The John R. Wooden Award is "presented annually to the outstanding collegiate basketball Player of the Year," which is an important distinction from "most valuable player." With that in mind, tell us why your current Wooden pick is college basketball's player of the year, and just for fun, tell us who you think the most valuable player is in college basketball this season.

Myron Medcalf, senior college basketball writer: Dating back to the 2001-02 season, every Wooden Award winner has led a team that finished with a top-three record in conference play. Excellent players on excellent teams win this award. That's why I think we have to consider Obi Toppin's candidacy versus Luka Garza's. And I give Toppin the edge right now.

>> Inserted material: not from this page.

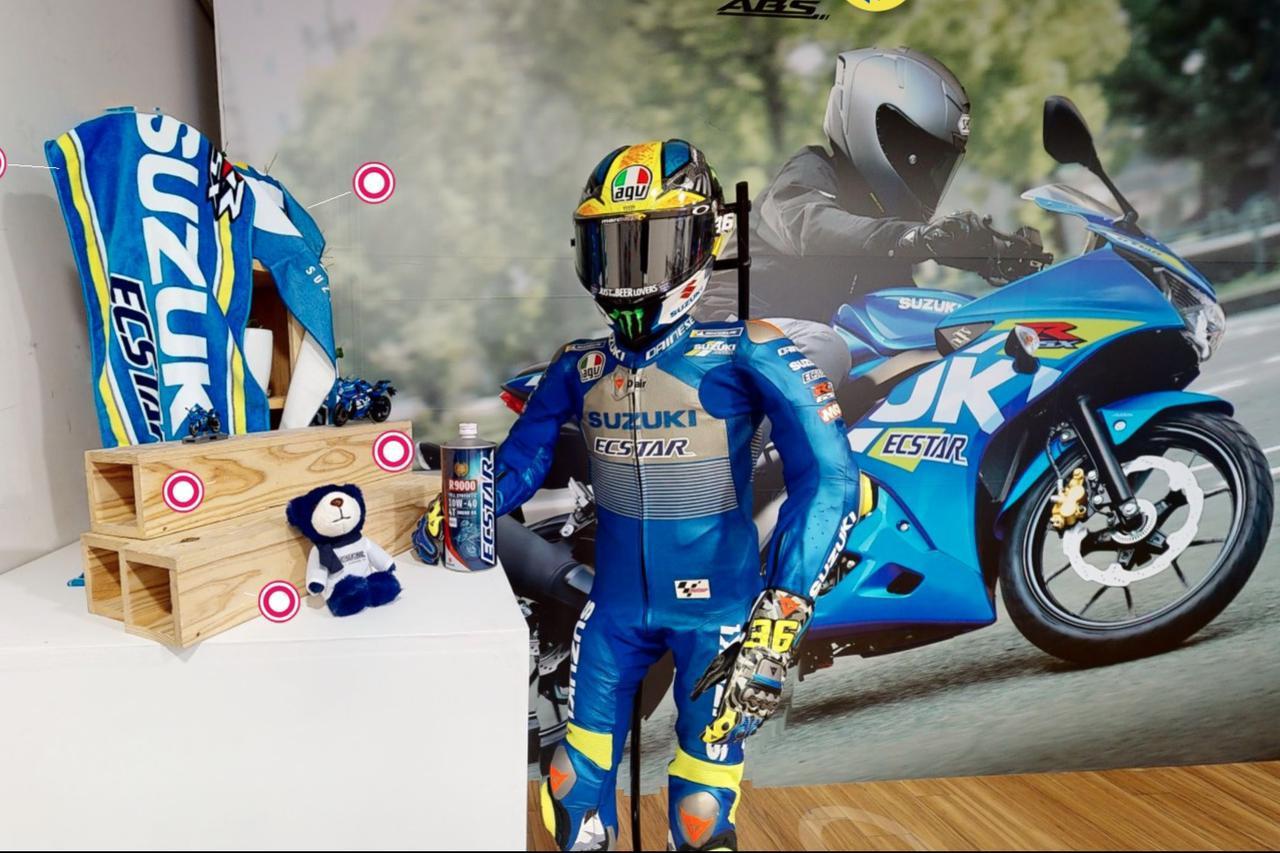 画像: 【隠しコマンド】ネタバレ注意! スズキ『WEBモーターサイクルショー 2021』でジョアン・ミルが!? 怪奇現象かと思いました…… - スズキのバイク!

Iowa is still in the top tier of the Big Ten, but upcoming road games against Minnesota, Michigan State and Illinois (along with home contests against Penn State and Purdue) could change that. Meanwhile, Toppin is the king of a Dayton program that could become the first to finish Atlantic 10 play with an undefeated record since 2006. The Flyers have two losses, both overtime losses to top-25 KenPom teams (Kansas, Colorado). Plus, Toppin has made 37% of his 3-point attempts since the start of conference play. And he has made 71% -- SEVENTY-ONE PERCENT -- of his shots inside the arc. I think Garza has a strong case and making him the front-runner makes sense. But I give Toppin the slight edge right now.

MVP? Could be Toppin or Garza. But I'll give you another name: Udoka Azubuike. With the big man on the floor, Kansas has made nearly 60% of its shots inside the arc. Baylor is a great defensive team, but Azubuike and the Jayhawks are currently playing the best defense in America, per KenPom. Azubuike changes that team. And I think he's the most valuable player for one of the best teams in the country.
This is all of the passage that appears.